Fragmento de texto ▸
::::::::

Una película que incluye su propia crítica interna o que, al menos, intenta que el espectador sepa cuáles son los parámetros en los que se debate internamente, ESQUI podría recibir las críticas de aquellos que piensan que las denuncias tienen que ser más claras y contundentes, pero su director se abre a eso. El sabe que ofrece un ejemplar un tanto experimental y difuso que cobija adentro suyo –en medio de minificciones sobre criaturas en la nieve, turistas extranjeros y entrevistas un tanto indescifrables a ancianos de origen austríaco– tanto una fuerte crítica social como una celebración de los programas que ayudan a llevar a la gente con menos recursos de la zona a poder disfrutar del esquí. Pero a la vez asume que hay gente que puede quedarse completamente afuera de esa cuestión. Ante la duda entonces, la aclaración.

::::::::

[Entradas de datos guardadas]
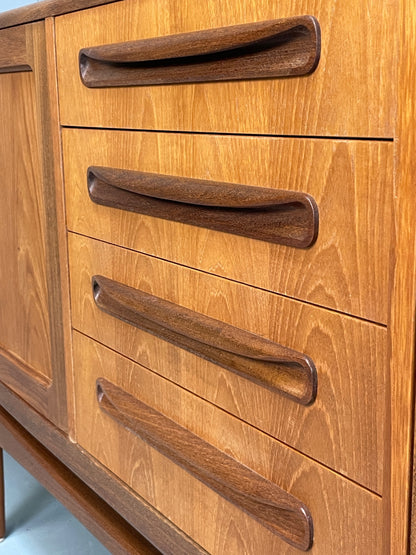 Vintage G Plan Sideboard Teak Fresco Mid Century Retro 1960s Shelving EB13109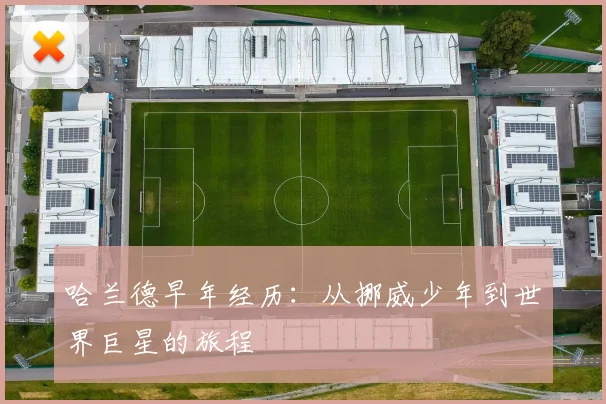 哈兰德早年经历:从挪威少年到世界巨星的旅程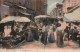 NICE/ MARCHE AUX FLEURS/ BELLE ANIMATION/ CPA COLORISEE/ Référence 4796 - Markets, Festivals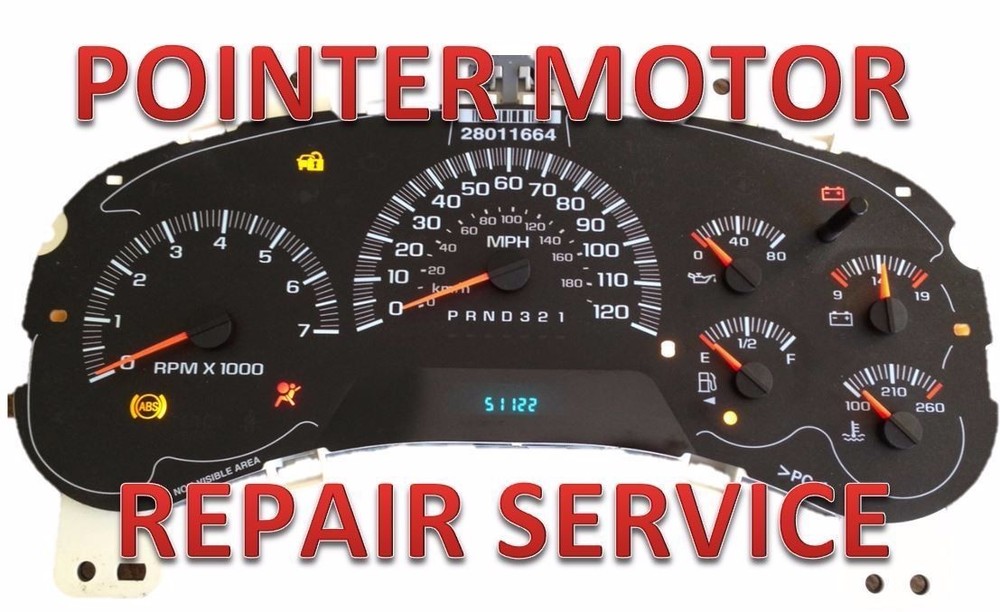 DIC Activation Programming Service for 2003-2006 GM Instrument Panel Cluster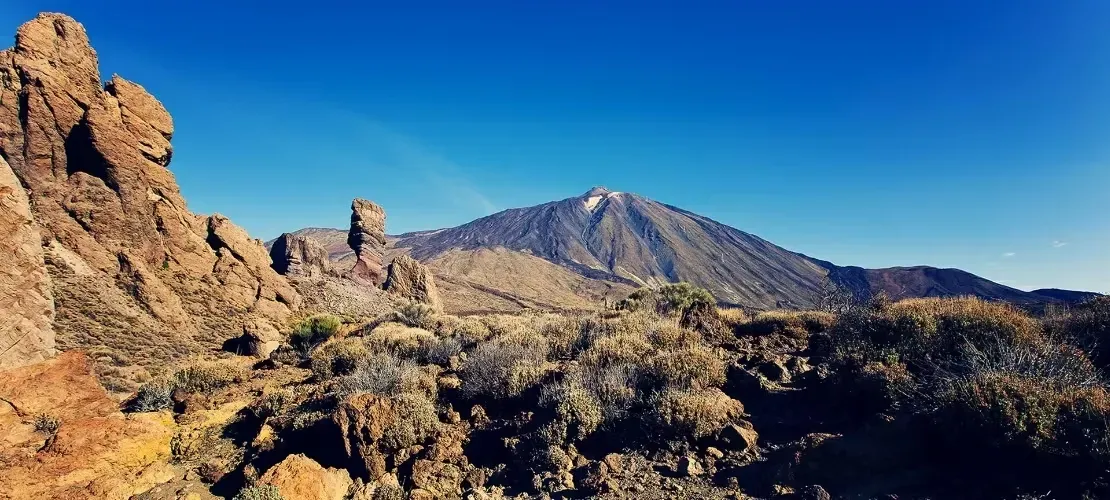 Parque Nacional Teide, em Tenerife, Espanha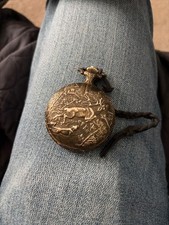 antique pocket watch working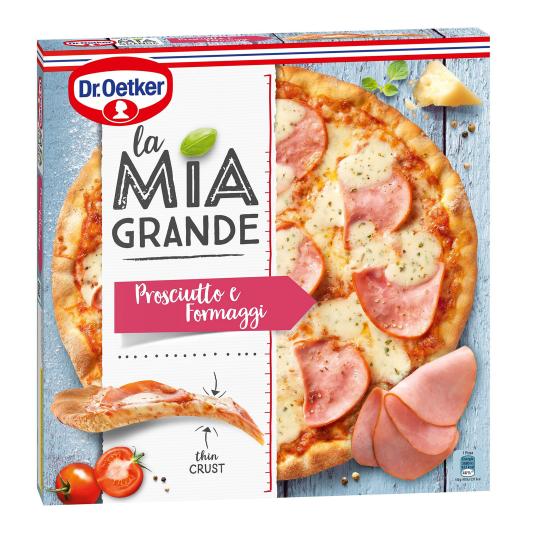 Pizza Prosciutto e Formaggi La Mia Grande 400g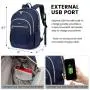 LOVEVOOK wholesale quilted computer bags large 15.6 17.3in business daily school daypack custom laptop travel women's backpacks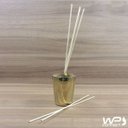 Ver imagem 3 de Difusor de Aromas Dourado Com Varetas Aromatizador de Ambiente
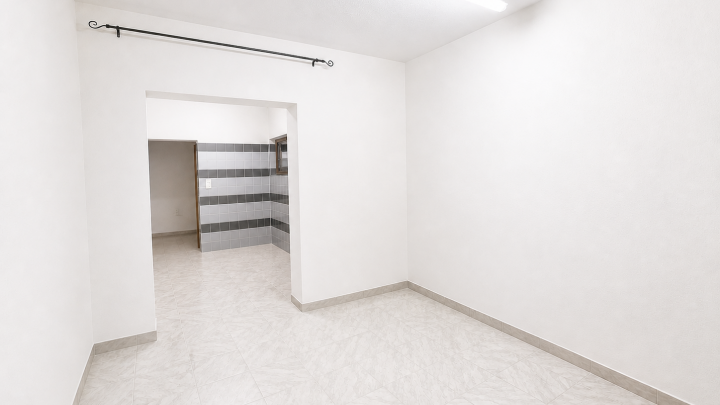 Gewerbe oder Wohnen – 119 m² EG, 8 Parkplätze, bis 8 % Rendite im Sanierungsgebiet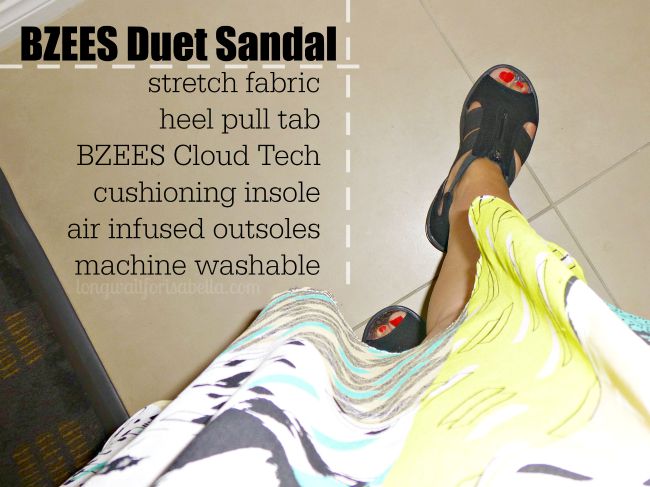 BZEES Duet Sandal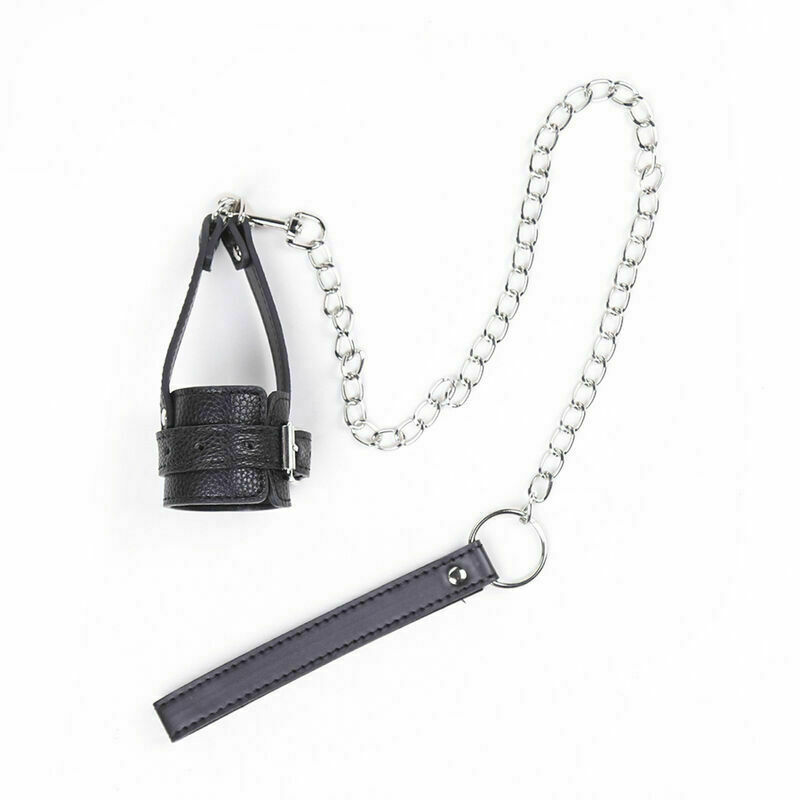 OHMAMA FETISH - FUNDA DE SUJECION  PENE CON CORREA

::::::::

Conjunto de tareas ▸
- a) Responde estas preguntas según el fragmento sobre ESQUI.
(i) ¿Qué tipo de ejemplar sabe el director que ofrece?
(ii) ¿A quiénes corresponden las entrevistas un tanto indescifrables que menciona el fragmento?
(iii) Además de una fuerte crítica social, ¿qué celebra la película?
- b) Transcribe sin cambios el fragmento sobre ESQUI desde "Una película que" hasta "entonces, la aclaración.".

Soluciones ▸
- a)
(i) Un ejemplar un tanto experimental y difuso.
(ii) A ancianos de origen austríaco.
(iii) Los programas que ayudan a llevar a la gente con menos recursos de la zona a poder disfrutar del esquí.

- b)
Una película que incluye su propia crítica interna o que, al menos, intenta que el espectador sepa cuáles son los parámetros en los que se debate internamente, ESQUI podría recibir las críticas de aquellos que piensan que las denuncias tienen que ser más claras y contundentes, pero su director se abre a eso. El sabe que ofrece un ejemplar un tanto experimental y difuso que cobija adentro suyo –en medio de minificciones sobre criaturas en la nieve, turistas extranjeros y entrevistas un tanto indescifrables a ancianos de origen austríaco– tanto una fuerte crítica social como una celebración de los programas que ayudan a llevar a la gente con menos recursos de la zona a poder disfrutar del esquí. Pero a la vez asume que hay gente que puede quedarse completamente afuera de esa cuestión. Ante la duda entonces, la aclaración.